-- Document passage --
Lazy clone
Some Git concepts like cloning don't always make sense for working with large repositories, especially when you only need to interact with a small set of files. To make it easier to develop with large repositories without having to download every file, we built lazy clone.
Ideal use cases:
- Selectively downloading files
- Directory structure reorganization
- Saving a default clone config for future development
Lazy cloning a repository runs a clone but keeps all Xet-managed files (non-UTF decodable files and files over 256KB) as pointer files, making the initial clone fast regardless of the overall size of the repository.
To see the command for any repository, use the Access dropdown and select Clone to see the option to select a "Lazy clone" checkbox. Click the checkbox and copy the lazy clone command.
Most typical Git commands (e.g.,git clone
) work interchangeably with their Git-Xet counterparts (e.g.,git xet clone
). Lazy clone is a Git-Xet only concept that requires using the full git xet clone --lazy
command.
Basic usage
Let's try it out on a copy of the 5.5GB FIFA23 dataset, which holds large CSVs of EA Games FIFA23 player data.
- Go to the repository and click Duplicate in the top right corner to get your own copy of this repository to play with.
-
Clone your duplicated repository using the Access dropdown, clicking the lazy clone option.
From your terminal, run the command and enter the directory.
git xet clone --lazy xet://<username>/FIFA23_dataset
cd FIFA23_dataset -
List the directory contents and note that all the files are either tiny pointer files or small text files under 256KB.
ls -l
Selectively downloading files
We want to make a minor correction to a single file. To interact with a full file, run the materialize
command to fetch it locally.
-
Download the female teams file and see how the file size updates:
git xet materialize female_teams.csv
ls -l -
Edit
female_teams.csv
with your CSV editor of choice to addEstadio Nacional de Chile
as Chile W's home stadium. -
Commit your change and push it.
git commit -am "Add Chile's national stadium"
git push -
(Optional) Dematerialize the file once you're done working with it, returning it back to a pointer to keep your local directory lean.
git xet dematerialize female_teams.csv
Reorganizing directories
There are two files marked "legacy" in the folder, which refer to older versions of the game. Since lazy clone allows us to see the full structure of the repository, we can easily move them to a directory of their own:
mkdir old
mv *legacy* old/
git commit -am "Move legacy files into their own folder"
git push
Saving lazy configurations for the future
If you use a repository frequently, you may want to save a certain configuration of materialized and unmaterialized files. This is easy to do!
-
Materialize some files:
git xet materialize male_teams.csv
git xet materialize female_teams.csv -
Currently materialized files are listed in an automatically generated config file, located at
.git/xet/lazyconfig
, and can also be listed by running this command:git xet lazy show
-
To preserve the current configuration, copy the lazyconfig file into a file at the repository level and check it in:
cp .git/xet/lazyconfig my_lazyconfig
git add my_lazyconfig
git commit -m "Save my awesome lazy config" -
On your next lazy clone, copy your saved config to the default path and apply the configuration to your repository:
cp my_lazyconfig .git/xet/lazyconfig
git xet lazy apply

-- Available records --

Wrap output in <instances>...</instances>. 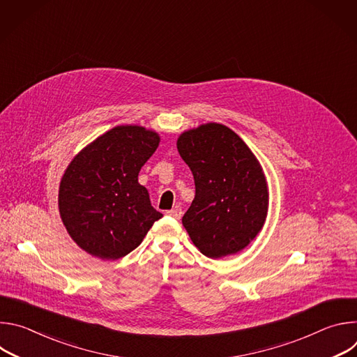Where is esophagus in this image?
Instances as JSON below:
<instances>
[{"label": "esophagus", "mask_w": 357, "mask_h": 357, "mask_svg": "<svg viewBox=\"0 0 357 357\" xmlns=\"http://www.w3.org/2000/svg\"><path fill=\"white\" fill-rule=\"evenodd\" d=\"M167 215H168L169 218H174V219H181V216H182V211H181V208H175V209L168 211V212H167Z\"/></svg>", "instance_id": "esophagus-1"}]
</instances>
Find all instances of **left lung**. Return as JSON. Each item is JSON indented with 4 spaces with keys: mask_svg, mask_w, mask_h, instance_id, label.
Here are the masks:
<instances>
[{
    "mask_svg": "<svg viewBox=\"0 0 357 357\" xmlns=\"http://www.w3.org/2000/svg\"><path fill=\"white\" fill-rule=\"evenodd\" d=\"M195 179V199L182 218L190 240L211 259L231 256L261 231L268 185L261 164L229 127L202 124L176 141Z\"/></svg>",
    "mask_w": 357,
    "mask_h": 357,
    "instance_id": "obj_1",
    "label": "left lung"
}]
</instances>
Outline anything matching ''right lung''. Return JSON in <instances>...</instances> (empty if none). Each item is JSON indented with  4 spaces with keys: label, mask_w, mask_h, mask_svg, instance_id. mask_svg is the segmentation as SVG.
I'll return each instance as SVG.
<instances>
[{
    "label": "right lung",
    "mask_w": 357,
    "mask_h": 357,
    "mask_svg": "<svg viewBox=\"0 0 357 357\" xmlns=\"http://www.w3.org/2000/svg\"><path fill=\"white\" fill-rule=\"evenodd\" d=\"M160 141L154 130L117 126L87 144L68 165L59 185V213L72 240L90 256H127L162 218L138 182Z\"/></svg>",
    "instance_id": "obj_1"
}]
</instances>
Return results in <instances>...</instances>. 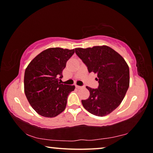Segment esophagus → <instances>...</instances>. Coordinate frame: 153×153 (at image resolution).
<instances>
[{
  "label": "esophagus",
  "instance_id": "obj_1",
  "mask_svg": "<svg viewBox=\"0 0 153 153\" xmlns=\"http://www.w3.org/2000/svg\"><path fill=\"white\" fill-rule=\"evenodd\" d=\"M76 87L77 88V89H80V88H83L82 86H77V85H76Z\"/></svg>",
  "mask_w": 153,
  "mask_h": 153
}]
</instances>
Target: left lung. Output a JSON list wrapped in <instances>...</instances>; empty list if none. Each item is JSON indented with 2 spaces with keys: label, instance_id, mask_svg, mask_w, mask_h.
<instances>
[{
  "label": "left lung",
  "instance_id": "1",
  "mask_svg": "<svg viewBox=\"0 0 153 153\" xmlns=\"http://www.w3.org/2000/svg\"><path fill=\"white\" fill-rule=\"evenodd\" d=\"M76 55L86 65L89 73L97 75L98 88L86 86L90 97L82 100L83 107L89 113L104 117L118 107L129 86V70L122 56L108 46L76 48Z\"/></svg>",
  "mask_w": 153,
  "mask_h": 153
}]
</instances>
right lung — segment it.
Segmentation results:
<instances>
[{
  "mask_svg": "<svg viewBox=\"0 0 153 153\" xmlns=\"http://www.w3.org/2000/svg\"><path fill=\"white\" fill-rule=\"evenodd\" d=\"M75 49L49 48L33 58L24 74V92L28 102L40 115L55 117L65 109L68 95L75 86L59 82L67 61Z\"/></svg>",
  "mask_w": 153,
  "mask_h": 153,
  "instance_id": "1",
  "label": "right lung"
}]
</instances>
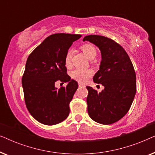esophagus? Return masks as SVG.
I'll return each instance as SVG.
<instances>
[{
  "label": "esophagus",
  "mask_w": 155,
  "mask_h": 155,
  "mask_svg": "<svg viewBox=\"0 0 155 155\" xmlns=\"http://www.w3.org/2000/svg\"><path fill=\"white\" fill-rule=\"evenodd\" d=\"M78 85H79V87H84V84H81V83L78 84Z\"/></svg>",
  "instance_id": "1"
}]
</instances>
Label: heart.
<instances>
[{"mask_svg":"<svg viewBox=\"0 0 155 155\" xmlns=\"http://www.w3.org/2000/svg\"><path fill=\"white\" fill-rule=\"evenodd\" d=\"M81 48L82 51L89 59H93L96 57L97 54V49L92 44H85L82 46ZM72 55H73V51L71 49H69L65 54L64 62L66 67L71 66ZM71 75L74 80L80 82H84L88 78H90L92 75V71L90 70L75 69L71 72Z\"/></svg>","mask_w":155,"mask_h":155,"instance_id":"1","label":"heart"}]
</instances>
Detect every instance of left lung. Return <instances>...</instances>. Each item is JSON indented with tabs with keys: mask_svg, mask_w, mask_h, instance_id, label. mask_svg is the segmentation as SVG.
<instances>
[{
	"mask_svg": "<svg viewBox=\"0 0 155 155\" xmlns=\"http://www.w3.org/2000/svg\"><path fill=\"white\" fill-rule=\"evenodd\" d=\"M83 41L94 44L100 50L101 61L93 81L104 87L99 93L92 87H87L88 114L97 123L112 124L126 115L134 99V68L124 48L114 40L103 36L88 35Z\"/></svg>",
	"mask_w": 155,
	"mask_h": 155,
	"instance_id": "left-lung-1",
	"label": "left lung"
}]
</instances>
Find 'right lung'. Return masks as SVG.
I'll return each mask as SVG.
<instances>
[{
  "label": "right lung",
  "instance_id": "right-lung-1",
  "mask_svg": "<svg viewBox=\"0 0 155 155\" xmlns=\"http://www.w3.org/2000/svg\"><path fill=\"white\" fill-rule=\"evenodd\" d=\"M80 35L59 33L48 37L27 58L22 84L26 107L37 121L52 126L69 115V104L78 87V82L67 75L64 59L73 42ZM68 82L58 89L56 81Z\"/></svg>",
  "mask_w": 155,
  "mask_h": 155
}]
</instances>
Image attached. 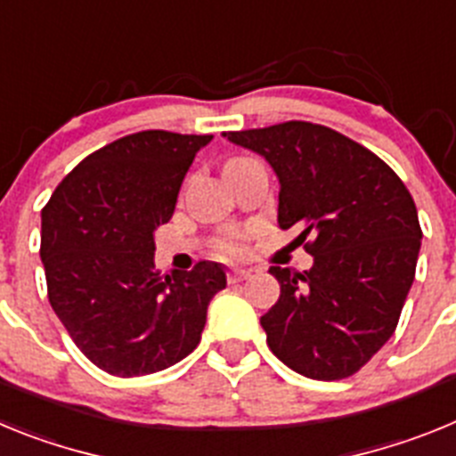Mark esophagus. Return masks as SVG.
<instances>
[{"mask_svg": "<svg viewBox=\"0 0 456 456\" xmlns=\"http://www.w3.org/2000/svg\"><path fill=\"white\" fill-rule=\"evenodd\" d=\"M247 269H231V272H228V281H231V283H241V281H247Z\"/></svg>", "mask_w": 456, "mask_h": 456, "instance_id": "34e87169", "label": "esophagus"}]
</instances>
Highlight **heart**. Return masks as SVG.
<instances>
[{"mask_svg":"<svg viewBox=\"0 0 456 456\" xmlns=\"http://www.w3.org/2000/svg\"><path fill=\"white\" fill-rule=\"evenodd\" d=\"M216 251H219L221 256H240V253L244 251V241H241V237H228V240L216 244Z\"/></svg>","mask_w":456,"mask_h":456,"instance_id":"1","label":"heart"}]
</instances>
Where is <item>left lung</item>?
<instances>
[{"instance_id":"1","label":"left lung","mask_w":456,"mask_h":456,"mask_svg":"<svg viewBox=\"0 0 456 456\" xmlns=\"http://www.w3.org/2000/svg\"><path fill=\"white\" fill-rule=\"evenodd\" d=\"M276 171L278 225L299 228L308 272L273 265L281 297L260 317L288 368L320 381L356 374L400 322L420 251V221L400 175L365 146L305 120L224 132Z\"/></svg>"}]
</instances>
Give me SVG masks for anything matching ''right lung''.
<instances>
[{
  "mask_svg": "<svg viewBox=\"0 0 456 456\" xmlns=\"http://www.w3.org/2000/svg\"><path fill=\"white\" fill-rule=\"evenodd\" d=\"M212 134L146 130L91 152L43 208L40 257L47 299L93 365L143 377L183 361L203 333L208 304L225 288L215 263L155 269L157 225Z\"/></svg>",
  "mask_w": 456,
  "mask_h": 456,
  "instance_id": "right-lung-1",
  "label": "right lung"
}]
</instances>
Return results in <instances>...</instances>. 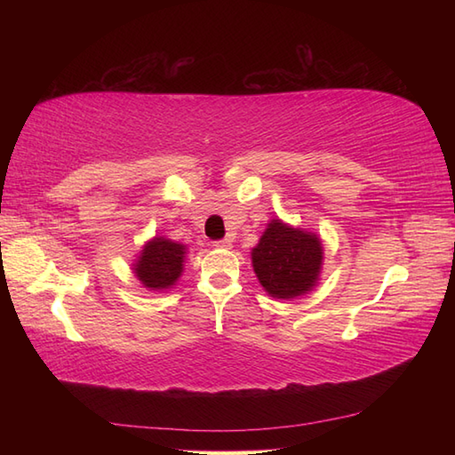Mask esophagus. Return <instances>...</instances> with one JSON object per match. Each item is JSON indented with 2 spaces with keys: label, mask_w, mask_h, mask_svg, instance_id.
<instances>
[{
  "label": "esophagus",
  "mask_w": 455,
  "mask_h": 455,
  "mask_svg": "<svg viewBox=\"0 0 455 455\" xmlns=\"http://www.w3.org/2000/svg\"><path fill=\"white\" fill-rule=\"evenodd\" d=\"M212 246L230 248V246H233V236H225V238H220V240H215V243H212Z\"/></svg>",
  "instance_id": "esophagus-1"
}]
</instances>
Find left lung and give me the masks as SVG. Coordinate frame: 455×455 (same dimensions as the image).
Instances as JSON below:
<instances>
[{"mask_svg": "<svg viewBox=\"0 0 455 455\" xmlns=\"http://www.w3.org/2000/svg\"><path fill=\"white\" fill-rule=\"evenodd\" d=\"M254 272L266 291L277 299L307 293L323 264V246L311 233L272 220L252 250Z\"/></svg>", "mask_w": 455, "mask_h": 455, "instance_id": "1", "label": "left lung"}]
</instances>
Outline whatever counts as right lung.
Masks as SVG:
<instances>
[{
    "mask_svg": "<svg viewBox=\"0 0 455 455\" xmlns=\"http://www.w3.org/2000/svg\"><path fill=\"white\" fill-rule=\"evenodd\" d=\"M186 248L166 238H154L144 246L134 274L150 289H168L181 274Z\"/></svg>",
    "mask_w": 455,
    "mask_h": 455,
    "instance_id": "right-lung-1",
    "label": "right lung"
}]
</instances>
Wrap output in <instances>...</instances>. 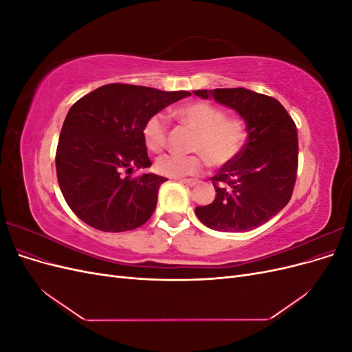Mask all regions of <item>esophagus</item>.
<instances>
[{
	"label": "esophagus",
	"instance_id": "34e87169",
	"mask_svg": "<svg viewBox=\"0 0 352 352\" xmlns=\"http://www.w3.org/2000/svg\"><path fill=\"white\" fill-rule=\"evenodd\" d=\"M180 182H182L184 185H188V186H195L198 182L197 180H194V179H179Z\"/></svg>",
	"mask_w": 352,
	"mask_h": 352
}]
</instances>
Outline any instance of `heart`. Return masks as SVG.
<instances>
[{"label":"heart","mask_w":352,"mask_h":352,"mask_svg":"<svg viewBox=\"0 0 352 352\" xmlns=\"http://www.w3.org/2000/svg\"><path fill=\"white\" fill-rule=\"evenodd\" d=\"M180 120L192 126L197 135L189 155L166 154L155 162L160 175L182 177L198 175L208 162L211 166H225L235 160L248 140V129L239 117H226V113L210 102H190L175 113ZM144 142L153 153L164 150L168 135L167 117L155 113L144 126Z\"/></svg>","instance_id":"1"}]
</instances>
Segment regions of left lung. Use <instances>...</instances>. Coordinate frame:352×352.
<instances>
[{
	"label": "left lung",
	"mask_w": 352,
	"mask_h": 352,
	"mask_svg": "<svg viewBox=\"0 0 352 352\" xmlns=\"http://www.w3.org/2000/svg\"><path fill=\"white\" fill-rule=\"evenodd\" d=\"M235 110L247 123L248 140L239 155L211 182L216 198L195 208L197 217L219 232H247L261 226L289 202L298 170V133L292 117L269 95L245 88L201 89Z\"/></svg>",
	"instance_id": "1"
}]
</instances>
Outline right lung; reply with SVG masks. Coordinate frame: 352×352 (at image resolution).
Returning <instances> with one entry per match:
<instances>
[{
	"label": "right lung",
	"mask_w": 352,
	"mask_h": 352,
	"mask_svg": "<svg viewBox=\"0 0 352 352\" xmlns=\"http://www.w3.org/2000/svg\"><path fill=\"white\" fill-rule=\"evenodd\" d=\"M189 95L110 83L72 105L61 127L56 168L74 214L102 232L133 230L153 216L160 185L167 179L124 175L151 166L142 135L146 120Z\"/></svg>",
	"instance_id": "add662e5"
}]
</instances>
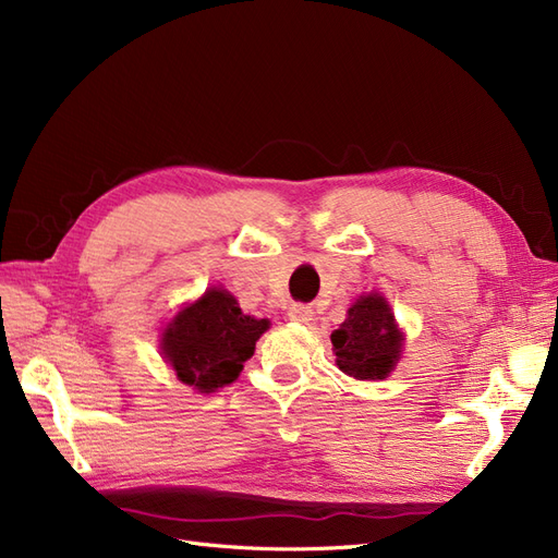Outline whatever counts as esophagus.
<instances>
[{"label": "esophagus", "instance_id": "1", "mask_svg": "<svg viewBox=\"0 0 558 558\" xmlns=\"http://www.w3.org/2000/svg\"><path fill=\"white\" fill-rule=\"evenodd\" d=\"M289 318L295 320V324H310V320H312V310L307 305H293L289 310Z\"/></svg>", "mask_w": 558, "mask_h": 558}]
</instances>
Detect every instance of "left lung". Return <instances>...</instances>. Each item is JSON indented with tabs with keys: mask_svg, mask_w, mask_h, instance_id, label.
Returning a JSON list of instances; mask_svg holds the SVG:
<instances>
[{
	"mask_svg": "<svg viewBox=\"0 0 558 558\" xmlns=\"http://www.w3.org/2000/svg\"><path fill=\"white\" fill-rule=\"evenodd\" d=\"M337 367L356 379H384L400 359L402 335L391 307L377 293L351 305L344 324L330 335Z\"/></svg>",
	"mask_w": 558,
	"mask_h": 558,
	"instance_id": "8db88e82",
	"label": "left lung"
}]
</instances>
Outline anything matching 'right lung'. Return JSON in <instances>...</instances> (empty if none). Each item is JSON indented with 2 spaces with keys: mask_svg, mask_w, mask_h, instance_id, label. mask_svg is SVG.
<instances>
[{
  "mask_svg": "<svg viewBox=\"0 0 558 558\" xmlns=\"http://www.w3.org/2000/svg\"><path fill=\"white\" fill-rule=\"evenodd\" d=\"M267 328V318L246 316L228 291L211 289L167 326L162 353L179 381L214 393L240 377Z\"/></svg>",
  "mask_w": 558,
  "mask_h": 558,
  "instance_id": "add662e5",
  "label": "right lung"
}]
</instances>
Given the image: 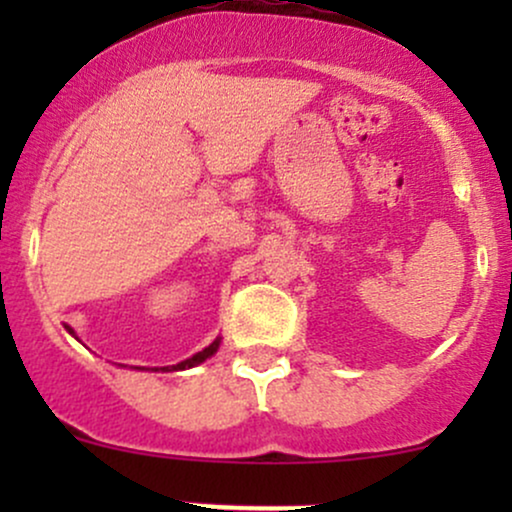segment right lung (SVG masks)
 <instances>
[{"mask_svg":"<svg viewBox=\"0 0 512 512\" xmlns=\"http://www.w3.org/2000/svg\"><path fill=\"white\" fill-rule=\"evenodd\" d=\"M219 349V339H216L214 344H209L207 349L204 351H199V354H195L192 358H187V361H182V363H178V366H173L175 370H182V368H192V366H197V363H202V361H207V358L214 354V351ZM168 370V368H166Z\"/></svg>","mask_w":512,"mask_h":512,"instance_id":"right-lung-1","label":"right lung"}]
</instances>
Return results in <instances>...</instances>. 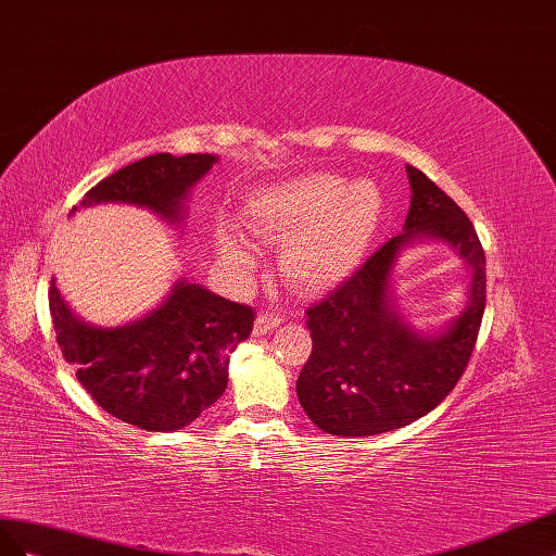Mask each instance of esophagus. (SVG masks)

-- Set tasks --
a. Answer these questions from the lazy clone page, one answer per line, marked the same way:
(i) What size must a file exceed to be kept as a pointer file in a lazy clone?
(ii) Which command fetches a full file locally?
(iii) At what path is the automatically generated config file of materialized files located?
b. Filter the rows above, keeping each line that contains the string "Detect". Match case exactly.

-- Answers to the exercise --
a.
(i) 256KB
(ii) git xet materialize
(iii) .git/xet/lazyconfig

b.
Detect every instance of left lung. Return <instances>...</instances>. Each item is JSON indented with tabs with keys: mask_svg, mask_w, mask_h, instance_id, label. mask_svg is the segmentation as SVG.
Detect every instance of "left lung". Return <instances>...</instances>. Each item is JSON indented with tabs with keys: mask_svg, mask_w, mask_h, instance_id, label.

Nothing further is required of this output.